Whose cocaine is safe when Amy Winehouse is around?
@DahlELama: You know people will watch it. That's why it keeps happening. Truly, America's whoreculture is a thing of shame. O woe woe unto us, America!
I'm sorry, but Kim and Reggie were absolutely adorable together and I really wanted them to last.
When will people learn to say no to these reality shows which have such a huge track record for ripping apart families? Like what do they thing ... hmm we're different. THIS time it wont happen.

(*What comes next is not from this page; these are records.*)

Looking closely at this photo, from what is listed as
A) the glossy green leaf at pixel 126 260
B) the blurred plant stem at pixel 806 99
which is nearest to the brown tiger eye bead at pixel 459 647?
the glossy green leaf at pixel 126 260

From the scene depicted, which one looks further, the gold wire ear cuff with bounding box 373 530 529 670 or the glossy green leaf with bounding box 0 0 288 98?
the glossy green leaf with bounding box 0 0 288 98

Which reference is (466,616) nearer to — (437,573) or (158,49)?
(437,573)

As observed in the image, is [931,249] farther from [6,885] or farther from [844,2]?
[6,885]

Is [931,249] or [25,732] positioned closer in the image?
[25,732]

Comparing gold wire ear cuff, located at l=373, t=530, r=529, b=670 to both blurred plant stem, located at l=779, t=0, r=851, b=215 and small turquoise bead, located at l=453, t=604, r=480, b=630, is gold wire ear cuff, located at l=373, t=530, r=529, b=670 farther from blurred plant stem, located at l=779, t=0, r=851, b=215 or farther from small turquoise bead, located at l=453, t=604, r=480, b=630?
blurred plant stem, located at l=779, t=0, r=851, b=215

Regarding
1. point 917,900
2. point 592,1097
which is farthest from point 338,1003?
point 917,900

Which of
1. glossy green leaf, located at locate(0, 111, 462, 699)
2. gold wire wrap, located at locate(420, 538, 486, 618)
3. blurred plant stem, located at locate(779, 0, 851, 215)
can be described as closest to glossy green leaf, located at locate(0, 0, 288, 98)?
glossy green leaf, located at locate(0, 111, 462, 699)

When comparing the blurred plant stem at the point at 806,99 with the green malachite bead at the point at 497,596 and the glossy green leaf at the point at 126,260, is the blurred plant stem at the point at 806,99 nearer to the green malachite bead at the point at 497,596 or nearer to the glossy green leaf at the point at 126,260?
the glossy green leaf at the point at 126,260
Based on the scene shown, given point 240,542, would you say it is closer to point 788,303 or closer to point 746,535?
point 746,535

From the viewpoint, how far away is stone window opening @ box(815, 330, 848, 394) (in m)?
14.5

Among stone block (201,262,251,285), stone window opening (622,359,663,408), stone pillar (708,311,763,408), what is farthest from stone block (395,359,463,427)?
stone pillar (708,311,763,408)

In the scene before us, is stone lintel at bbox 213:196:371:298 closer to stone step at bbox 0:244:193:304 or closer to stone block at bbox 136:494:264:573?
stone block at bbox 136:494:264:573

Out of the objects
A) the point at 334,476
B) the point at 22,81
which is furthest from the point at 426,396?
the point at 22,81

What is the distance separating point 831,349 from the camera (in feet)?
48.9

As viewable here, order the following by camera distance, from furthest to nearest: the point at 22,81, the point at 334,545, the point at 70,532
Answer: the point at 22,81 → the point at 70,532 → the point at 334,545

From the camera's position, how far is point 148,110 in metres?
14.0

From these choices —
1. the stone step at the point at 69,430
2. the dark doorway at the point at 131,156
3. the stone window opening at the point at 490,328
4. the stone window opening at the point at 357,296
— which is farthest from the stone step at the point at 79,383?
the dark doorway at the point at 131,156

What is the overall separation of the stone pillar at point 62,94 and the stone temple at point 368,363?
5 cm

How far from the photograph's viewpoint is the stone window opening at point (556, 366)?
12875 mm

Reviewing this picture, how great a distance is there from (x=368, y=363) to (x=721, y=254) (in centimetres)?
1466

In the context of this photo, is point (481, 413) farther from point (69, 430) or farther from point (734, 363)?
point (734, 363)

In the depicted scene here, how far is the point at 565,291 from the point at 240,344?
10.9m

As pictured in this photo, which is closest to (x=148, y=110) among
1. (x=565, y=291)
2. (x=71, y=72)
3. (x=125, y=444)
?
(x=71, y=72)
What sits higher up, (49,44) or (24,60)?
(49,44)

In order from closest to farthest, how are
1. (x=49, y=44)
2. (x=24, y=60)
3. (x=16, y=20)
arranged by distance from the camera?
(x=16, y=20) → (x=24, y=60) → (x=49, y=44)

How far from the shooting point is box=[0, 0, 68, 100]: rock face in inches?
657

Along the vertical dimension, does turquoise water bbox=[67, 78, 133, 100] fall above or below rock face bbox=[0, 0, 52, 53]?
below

KK is Reggie's Yoko Ono, just a world class succubus.
I've always thought of her as a manatou.
Madonna memorabilia of the early 1990s: answering machine microcassettes, VHS tapes, faxes. The woman defines Zeitgeist.
As a lifelong Saints fan
Haven't heard a sadder opening phrase in a long time.
Points two and three are arrière-garde in more ways than one.
1.1.1.
How egotistical and deluded do you have to be to think your life is worthy of a reality show simply because someone in your family--who is not even the focal point of the show!--is an actor? Do you realize that you, stars of the show, are neither interesting nor successful? Do you realize how absolutely unimportant and ridiculous you are?
Maguires, this question is for you, but really, I'm open to a response by any Lohan or Kardashian as well.
How does this keep happening?!
DahlELama
@CaptainFantastic: I hope Joey Potter gets a better car someday.
Not for nothin' but Amy looks pretty darn cute in that photo. I guess I am twelve.
I_can_still_pitch
The male football player must only date those less famous than himself, otherwise the female will kill his will to win after mating.
Strike one, Tom Cruise.
Reggie's calling that break up move his BIG end around play....
Martiniman
@lionboy: You speak the truth. Worst performance ever. (On a side note: Why do all of Tyce's numbers stink? He's the most boring choreographer ever. More Sparks! More Mia! More crazy ballroom guy who's name I can't remember-- Jean Marc??!)
Did Katie make a Scientology no-no like failing to disclose during an audit that she stunk up SYTYCD?
lionboy
I hope Chow Yun's mother and little brother do the same.